With all that being stated regarding the risk factors associated with alcohol consumption here are some tips for how to handle alcohol concerning dealing with one’s stress and ensuring their health is not majorly impacted by alcohol. The first suggestion is to abstain from drinking to completely avoid the negative effects of alcohol and sobriety allows one to make clearer and more responsible decisions; however, if one does drink they should not allow themselves to drink to the point they are intoxicated(World Health Organization). Another key thing to remember is to not use alcohol while using any medications as alcohol can make the medication less potent to where it isn’t functional or may make a medication so potent that it becomes toxic(World Health Organization).
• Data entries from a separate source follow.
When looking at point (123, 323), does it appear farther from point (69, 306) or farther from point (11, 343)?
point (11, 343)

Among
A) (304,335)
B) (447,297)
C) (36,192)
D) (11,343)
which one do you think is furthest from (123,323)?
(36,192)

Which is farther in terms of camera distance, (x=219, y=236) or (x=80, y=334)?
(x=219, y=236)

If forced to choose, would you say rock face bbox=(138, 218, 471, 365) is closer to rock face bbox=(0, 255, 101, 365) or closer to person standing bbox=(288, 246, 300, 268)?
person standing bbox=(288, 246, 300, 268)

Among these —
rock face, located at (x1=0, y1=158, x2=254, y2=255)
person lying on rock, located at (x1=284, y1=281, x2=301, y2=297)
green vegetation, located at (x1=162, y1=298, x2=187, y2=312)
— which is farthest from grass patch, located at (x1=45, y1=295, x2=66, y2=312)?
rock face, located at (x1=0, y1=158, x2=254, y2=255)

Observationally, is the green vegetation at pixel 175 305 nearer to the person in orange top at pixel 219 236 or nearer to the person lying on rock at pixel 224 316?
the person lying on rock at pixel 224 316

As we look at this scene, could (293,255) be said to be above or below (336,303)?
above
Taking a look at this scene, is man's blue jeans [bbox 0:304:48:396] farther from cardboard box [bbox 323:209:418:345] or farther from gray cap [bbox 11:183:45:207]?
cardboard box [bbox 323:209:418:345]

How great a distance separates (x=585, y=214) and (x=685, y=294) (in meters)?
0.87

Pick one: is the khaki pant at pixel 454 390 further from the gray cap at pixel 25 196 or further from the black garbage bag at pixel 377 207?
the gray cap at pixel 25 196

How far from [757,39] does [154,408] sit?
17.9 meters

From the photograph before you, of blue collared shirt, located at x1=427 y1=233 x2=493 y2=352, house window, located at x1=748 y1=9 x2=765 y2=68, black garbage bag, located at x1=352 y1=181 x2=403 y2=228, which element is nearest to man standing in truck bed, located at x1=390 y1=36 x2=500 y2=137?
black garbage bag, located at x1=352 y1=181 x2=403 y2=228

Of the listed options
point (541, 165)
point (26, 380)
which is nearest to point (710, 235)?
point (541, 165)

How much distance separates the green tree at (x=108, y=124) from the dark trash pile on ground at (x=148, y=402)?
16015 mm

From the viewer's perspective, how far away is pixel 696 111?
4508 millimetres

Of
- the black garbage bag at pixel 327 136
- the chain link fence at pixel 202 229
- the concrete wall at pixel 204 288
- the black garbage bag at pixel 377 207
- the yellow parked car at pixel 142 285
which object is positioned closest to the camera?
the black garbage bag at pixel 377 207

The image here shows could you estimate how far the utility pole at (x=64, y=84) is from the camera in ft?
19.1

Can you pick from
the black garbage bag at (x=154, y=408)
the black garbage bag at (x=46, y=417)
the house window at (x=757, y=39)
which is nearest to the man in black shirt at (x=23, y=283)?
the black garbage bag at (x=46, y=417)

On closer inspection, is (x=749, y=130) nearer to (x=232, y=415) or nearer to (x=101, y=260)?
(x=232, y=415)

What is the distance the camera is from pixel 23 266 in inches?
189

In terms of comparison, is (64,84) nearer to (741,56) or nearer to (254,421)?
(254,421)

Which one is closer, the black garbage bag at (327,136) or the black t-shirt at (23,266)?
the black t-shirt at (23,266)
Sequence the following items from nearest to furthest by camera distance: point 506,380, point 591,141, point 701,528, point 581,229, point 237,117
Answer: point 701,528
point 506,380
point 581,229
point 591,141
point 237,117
Lastly, people should avoid using alcohol to deal with stress as drinking can lead to worse symptoms of panic, anxiety, depression and other mental disorders(World Health Organization).
The last bit of information I want to provide is in regards to rumors and misinformation about how COVID-10 interacts with alcohol. One rumor that needs to be put to rest is that alcohol consumption can destroy the coronavirus. Alcohol can be used as an epidermal disinfectant, but does not react the same way when consumed and can cause more harm than good(World Health Organization). Additionally, alcohol can not kill the Coronavirus when inhaled, meaning alcohol is not an effective throat or mouth disinfectant for COVID-19(World Health Organization). Lastly, I want to reiterate that alcohol overall has a negative effect on immune systems; therefore, alcohol consumption may increase one’s chance of complications from COVID-19.
In conclusion, for women dealing with stress related to the COVID-19 pandemic alcohol should not be used as a go-to stress reliever. Instead people should look to their family or community for assistance. Regardless of the specific source, people should look to and create self-support systems to deal with stress instead of relying on being intoxicated(World Health Organization).
- World Health Organization. Alcohol and COVID-19: What You Need to Know. 2020, www.euro.who.int/__data/assets/pdf_file/0010/437608/Alcohol-and-COVID-19-what-you-need-to-know.pdf.
- jones, dr. kirtly parker. “Stress Drinking: Alcohol Consumption Increases During COVID-19.” University of Utah Health, 23 Apr. 2020, healthcare.utah.edu/the-scope/shows.php?shows=0_p0xim6x3
I enjoyed reading your blog. I liked how you touched on the misinformation that’s being communicated during the pandemic. Unfortunately, people use times like this as an advantage to share false information, especially on social media. And because people are in a vulnerable state of mind, it doesn’t take much to influence them. So people have to really be careful about who they listen to and where they get their information from at times like this.